Spatial relations data:

════════════════

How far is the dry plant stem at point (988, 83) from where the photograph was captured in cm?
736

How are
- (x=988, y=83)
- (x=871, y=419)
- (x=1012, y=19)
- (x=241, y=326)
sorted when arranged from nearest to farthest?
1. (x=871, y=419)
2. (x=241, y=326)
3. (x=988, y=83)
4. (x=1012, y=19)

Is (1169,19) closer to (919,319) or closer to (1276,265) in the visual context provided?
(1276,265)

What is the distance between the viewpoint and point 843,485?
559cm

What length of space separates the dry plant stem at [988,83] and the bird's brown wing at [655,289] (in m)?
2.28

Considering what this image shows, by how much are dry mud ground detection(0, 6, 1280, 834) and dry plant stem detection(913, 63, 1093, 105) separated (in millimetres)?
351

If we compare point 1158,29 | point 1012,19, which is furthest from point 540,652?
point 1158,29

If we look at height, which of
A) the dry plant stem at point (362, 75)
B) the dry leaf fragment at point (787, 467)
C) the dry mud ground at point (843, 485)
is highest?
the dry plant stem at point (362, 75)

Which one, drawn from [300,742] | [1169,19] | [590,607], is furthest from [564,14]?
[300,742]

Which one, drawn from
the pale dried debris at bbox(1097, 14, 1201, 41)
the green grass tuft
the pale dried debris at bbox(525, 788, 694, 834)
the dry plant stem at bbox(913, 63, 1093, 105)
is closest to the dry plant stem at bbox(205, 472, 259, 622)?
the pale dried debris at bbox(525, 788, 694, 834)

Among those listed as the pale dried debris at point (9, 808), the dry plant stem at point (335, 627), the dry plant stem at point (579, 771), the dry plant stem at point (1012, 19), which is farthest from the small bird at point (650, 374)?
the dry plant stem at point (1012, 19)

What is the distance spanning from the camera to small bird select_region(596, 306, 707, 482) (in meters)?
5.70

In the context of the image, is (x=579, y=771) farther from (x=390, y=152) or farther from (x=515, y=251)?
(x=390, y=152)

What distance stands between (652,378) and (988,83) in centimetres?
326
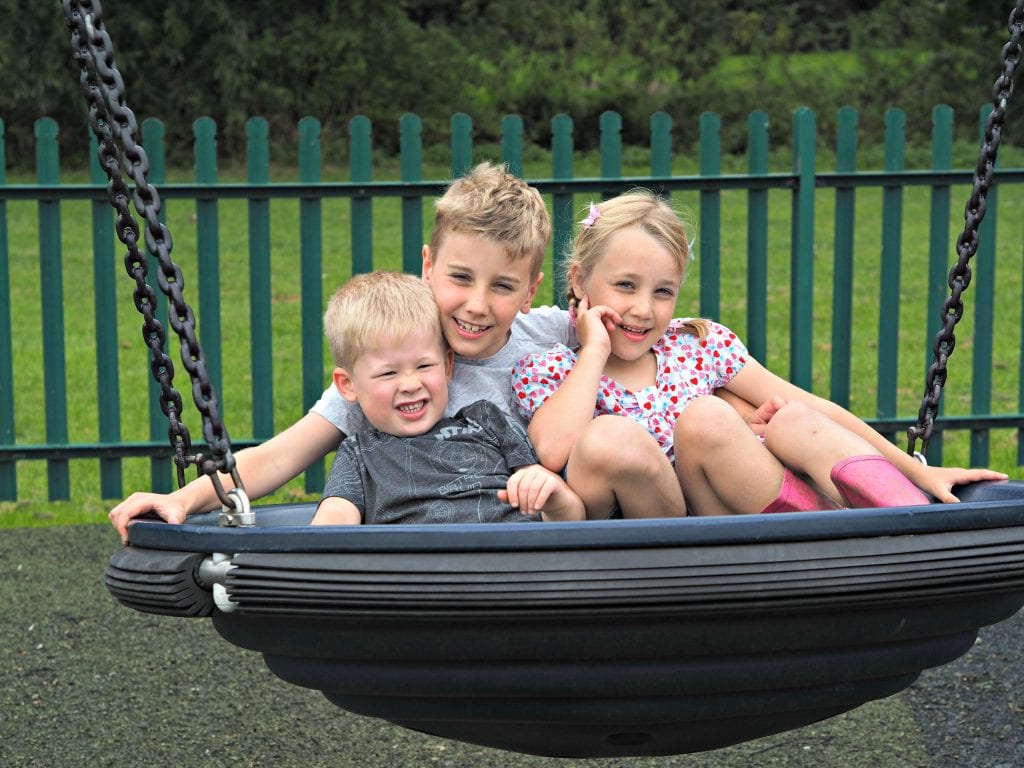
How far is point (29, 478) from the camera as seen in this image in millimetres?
6355

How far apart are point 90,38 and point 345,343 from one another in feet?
2.10

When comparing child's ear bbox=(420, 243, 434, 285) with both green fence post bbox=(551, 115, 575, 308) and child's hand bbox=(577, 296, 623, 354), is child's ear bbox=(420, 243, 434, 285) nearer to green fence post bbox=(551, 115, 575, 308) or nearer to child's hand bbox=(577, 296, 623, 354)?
child's hand bbox=(577, 296, 623, 354)

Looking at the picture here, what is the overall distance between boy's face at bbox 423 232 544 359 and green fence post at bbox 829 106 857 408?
3.61m

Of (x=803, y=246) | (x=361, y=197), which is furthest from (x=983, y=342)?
(x=361, y=197)

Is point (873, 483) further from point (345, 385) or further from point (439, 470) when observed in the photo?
point (345, 385)

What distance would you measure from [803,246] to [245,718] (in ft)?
10.4

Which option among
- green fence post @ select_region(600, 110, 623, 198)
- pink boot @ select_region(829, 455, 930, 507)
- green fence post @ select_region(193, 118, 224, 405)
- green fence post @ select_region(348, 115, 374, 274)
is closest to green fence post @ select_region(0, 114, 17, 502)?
green fence post @ select_region(193, 118, 224, 405)

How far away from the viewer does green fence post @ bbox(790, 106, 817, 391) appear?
224 inches

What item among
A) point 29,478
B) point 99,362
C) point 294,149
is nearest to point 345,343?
point 99,362

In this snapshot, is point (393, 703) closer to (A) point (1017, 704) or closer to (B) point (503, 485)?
(B) point (503, 485)

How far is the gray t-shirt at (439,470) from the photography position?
2373 millimetres

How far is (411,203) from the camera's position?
558cm

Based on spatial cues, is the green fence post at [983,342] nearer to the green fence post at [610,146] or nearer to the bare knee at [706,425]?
the green fence post at [610,146]

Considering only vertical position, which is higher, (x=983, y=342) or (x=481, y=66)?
(x=481, y=66)
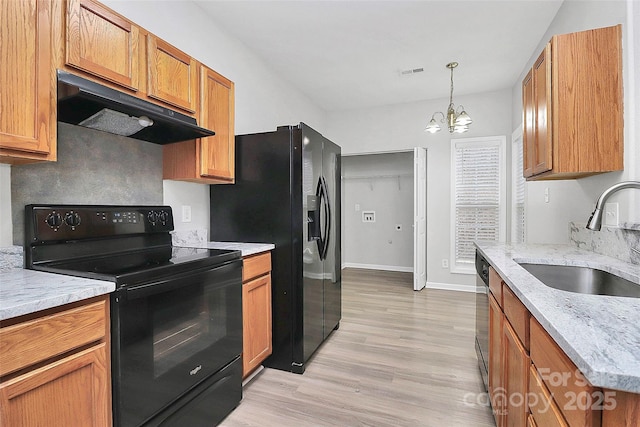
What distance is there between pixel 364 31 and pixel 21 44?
240cm

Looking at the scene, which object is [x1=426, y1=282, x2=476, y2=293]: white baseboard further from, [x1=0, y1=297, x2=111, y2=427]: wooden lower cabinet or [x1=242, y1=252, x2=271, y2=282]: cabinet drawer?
[x1=0, y1=297, x2=111, y2=427]: wooden lower cabinet

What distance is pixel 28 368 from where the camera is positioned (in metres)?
0.92

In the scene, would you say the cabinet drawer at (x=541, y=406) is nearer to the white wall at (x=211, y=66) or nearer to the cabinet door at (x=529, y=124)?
the cabinet door at (x=529, y=124)

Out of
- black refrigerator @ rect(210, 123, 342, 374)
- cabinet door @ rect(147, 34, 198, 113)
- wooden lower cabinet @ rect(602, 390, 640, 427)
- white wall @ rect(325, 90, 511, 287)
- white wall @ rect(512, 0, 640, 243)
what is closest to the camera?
wooden lower cabinet @ rect(602, 390, 640, 427)

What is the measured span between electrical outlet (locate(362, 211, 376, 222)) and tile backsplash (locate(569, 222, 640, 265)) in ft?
12.6

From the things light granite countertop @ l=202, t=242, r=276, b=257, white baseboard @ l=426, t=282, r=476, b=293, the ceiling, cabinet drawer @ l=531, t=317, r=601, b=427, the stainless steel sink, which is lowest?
white baseboard @ l=426, t=282, r=476, b=293

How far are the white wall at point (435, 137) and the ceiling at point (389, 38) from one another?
0.96 ft

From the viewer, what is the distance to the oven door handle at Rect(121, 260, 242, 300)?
122cm

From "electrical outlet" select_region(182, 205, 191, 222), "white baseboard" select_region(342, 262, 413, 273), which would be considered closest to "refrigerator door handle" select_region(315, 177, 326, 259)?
"electrical outlet" select_region(182, 205, 191, 222)

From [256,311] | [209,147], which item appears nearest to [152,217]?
[209,147]

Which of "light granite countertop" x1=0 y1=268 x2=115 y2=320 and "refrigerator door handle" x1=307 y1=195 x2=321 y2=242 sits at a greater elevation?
"refrigerator door handle" x1=307 y1=195 x2=321 y2=242

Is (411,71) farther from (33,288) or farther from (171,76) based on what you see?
(33,288)

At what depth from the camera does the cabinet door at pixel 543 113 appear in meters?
1.72

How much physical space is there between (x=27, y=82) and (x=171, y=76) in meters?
0.73
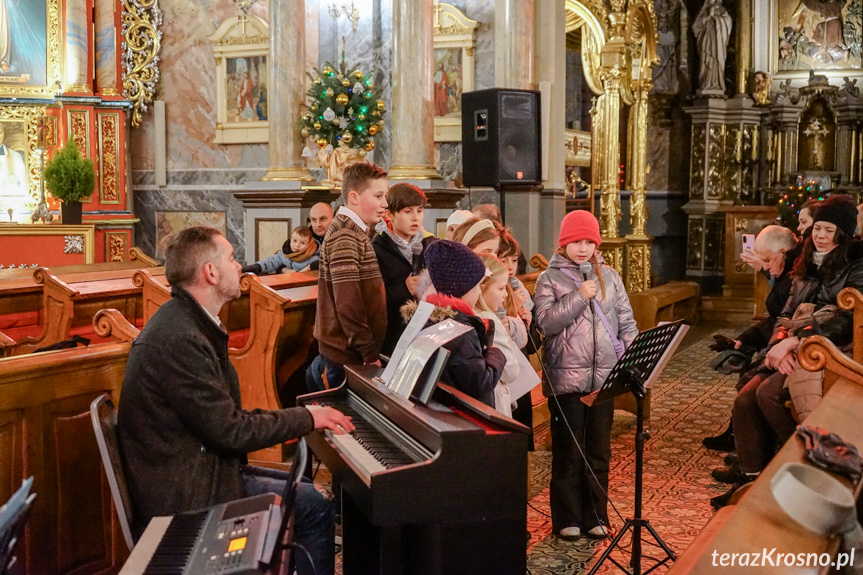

════════════════

Render every line of the entries above as a numbered list, skipping blank lines and leaving out the pictures.

1. How far is the dry plant stem at point (988, 83) from where the photograph was captured in cm?
2. 736
3. How are
4. - (x=988, y=83)
5. - (x=871, y=419)
6. - (x=1012, y=19)
7. - (x=241, y=326)
8. sorted when arranged from nearest to farthest?
9. 1. (x=871, y=419)
10. 2. (x=241, y=326)
11. 3. (x=988, y=83)
12. 4. (x=1012, y=19)
13. Is (1169,19) closer to (919,319) or closer to (1276,265) in the visual context provided?
14. (1276,265)
15. What is the distance between the viewpoint and point 843,485?
16. 559cm
17. What length of space separates the dry plant stem at [988,83] and the bird's brown wing at [655,289] (in m)?
18. 2.28
19. Considering what this image shows, by how much are dry mud ground detection(0, 6, 1280, 834) and dry plant stem detection(913, 63, 1093, 105) separated (in millimetres)?
20. 351
21. If we compare point 1158,29 | point 1012,19, which is furthest from point 540,652?
22. point 1158,29
23. If we look at height, which of
24. A) the dry plant stem at point (362, 75)
25. B) the dry leaf fragment at point (787, 467)
26. C) the dry mud ground at point (843, 485)
27. is highest?
28. the dry plant stem at point (362, 75)
29. Which one, drawn from [300,742] | [1169,19] | [590,607], is furthest from [564,14]?
30. [300,742]
31. Which one, drawn from
32. the pale dried debris at bbox(1097, 14, 1201, 41)
33. the green grass tuft
34. the pale dried debris at bbox(525, 788, 694, 834)
35. the dry plant stem at bbox(913, 63, 1093, 105)
36. is closest to the dry plant stem at bbox(205, 472, 259, 622)?
37. the pale dried debris at bbox(525, 788, 694, 834)
38. Among those listed as the pale dried debris at point (9, 808), the dry plant stem at point (335, 627), the dry plant stem at point (579, 771), the dry plant stem at point (1012, 19), which is farthest from the small bird at point (650, 374)?
39. the dry plant stem at point (1012, 19)
40. What is the distance spanning from the camera to small bird select_region(596, 306, 707, 482) (in meters)?
41. 5.70
42. In the context of the image, is (x=579, y=771) farther from (x=390, y=152) or farther from (x=515, y=251)?
43. (x=390, y=152)
44. What distance stands between (652,378) and (988,83) in centimetres?
45. 326
46. How far is point (29, 478) from the camera as seen in this image in millimetres?
47. 6355
48. How far apart are point 90,38 and point 345,343 from one another in feet?
49. 2.10
50. When comparing child's ear bbox=(420, 243, 434, 285) with both green fence post bbox=(551, 115, 575, 308) and child's hand bbox=(577, 296, 623, 354), is child's ear bbox=(420, 243, 434, 285) nearer to green fence post bbox=(551, 115, 575, 308) or nearer to child's hand bbox=(577, 296, 623, 354)?
51. child's hand bbox=(577, 296, 623, 354)
52. Looking at the picture here, what is the overall distance between boy's face at bbox 423 232 544 359 and green fence post at bbox 829 106 857 408?
53. 3.61m
54. Of (x=803, y=246) | (x=361, y=197), which is furthest from (x=983, y=342)?
55. (x=361, y=197)
56. Is point (873, 483) further from point (345, 385) or further from point (439, 470) when observed in the photo?
57. point (345, 385)
58. What distance would you measure from [803,246] to [245,718] (in ft)?
59. 10.4
60. Which option among
61. - green fence post @ select_region(600, 110, 623, 198)
62. - pink boot @ select_region(829, 455, 930, 507)
63. - green fence post @ select_region(193, 118, 224, 405)
64. - green fence post @ select_region(348, 115, 374, 274)
65. is closest to green fence post @ select_region(0, 114, 17, 502)?
66. green fence post @ select_region(193, 118, 224, 405)
67. How far away from the viewer does green fence post @ bbox(790, 106, 817, 391) appear?
68. 224 inches
69. What item among
70. A) point 29,478
71. B) point 99,362
72. C) point 294,149
73. is nearest to point 345,343?
74. point 99,362
75. In this snapshot, is point (393, 703) closer to (A) point (1017, 704) or closer to (B) point (503, 485)?
76. (B) point (503, 485)
77. How far is the gray t-shirt at (439,470) from the photography position?
78. 2373 millimetres
79. How far is (411,203) from the camera's position?
80. 558cm
81. Based on spatial cues, is the green fence post at [983,342] nearer to the green fence post at [610,146] or nearer to the bare knee at [706,425]?
82. the green fence post at [610,146]
83. Considering only vertical position, which is higher, (x=983, y=342) or (x=481, y=66)?
84. (x=481, y=66)
85. What distance is there between pixel 364 31 and pixel 21 44?
86. 240cm
87. Looking at the scene, which object is [x1=426, y1=282, x2=476, y2=293]: white baseboard further from, [x1=0, y1=297, x2=111, y2=427]: wooden lower cabinet or [x1=242, y1=252, x2=271, y2=282]: cabinet drawer?
88. [x1=0, y1=297, x2=111, y2=427]: wooden lower cabinet
89. What distance is pixel 28 368 from where the camera is positioned (in metres)?
90. 0.92
91. In the scene, would you say the cabinet drawer at (x=541, y=406) is nearer to the white wall at (x=211, y=66) or nearer to the cabinet door at (x=529, y=124)?
92. the cabinet door at (x=529, y=124)
93. Out of
94. - black refrigerator @ rect(210, 123, 342, 374)
95. - cabinet door @ rect(147, 34, 198, 113)
96. - wooden lower cabinet @ rect(602, 390, 640, 427)
97. - white wall @ rect(325, 90, 511, 287)
98. - white wall @ rect(512, 0, 640, 243)
99. what is closest to the camera?
100. wooden lower cabinet @ rect(602, 390, 640, 427)
101. What is the measured span between electrical outlet (locate(362, 211, 376, 222)) and tile backsplash (locate(569, 222, 640, 265)) in ft?
102. 12.6
103. From the things light granite countertop @ l=202, t=242, r=276, b=257, white baseboard @ l=426, t=282, r=476, b=293, the ceiling, cabinet drawer @ l=531, t=317, r=601, b=427, the stainless steel sink, which is lowest?
104. white baseboard @ l=426, t=282, r=476, b=293
105. How far are the white wall at point (435, 137) and the ceiling at point (389, 38) from one another?
106. 0.96 ft
107. From the viewer, what is the distance to the oven door handle at Rect(121, 260, 242, 300)?
108. 122cm
109. From "electrical outlet" select_region(182, 205, 191, 222), "white baseboard" select_region(342, 262, 413, 273), which would be considered closest to "refrigerator door handle" select_region(315, 177, 326, 259)?
110. "electrical outlet" select_region(182, 205, 191, 222)
111. From [256,311] | [209,147], which item appears nearest to [152,217]?
112. [209,147]
113. Which of "light granite countertop" x1=0 y1=268 x2=115 y2=320 and "refrigerator door handle" x1=307 y1=195 x2=321 y2=242 sits at a greater elevation?
114. "refrigerator door handle" x1=307 y1=195 x2=321 y2=242
115. Is (411,71) farther from (33,288) or farther from (171,76) based on what you see?
116. (33,288)
117. At what depth from the camera does the cabinet door at pixel 543 113 appear in meters?
118. 1.72
119. How much physical space is there between (x=27, y=82) and (x=171, y=76) in meters?
120. 0.73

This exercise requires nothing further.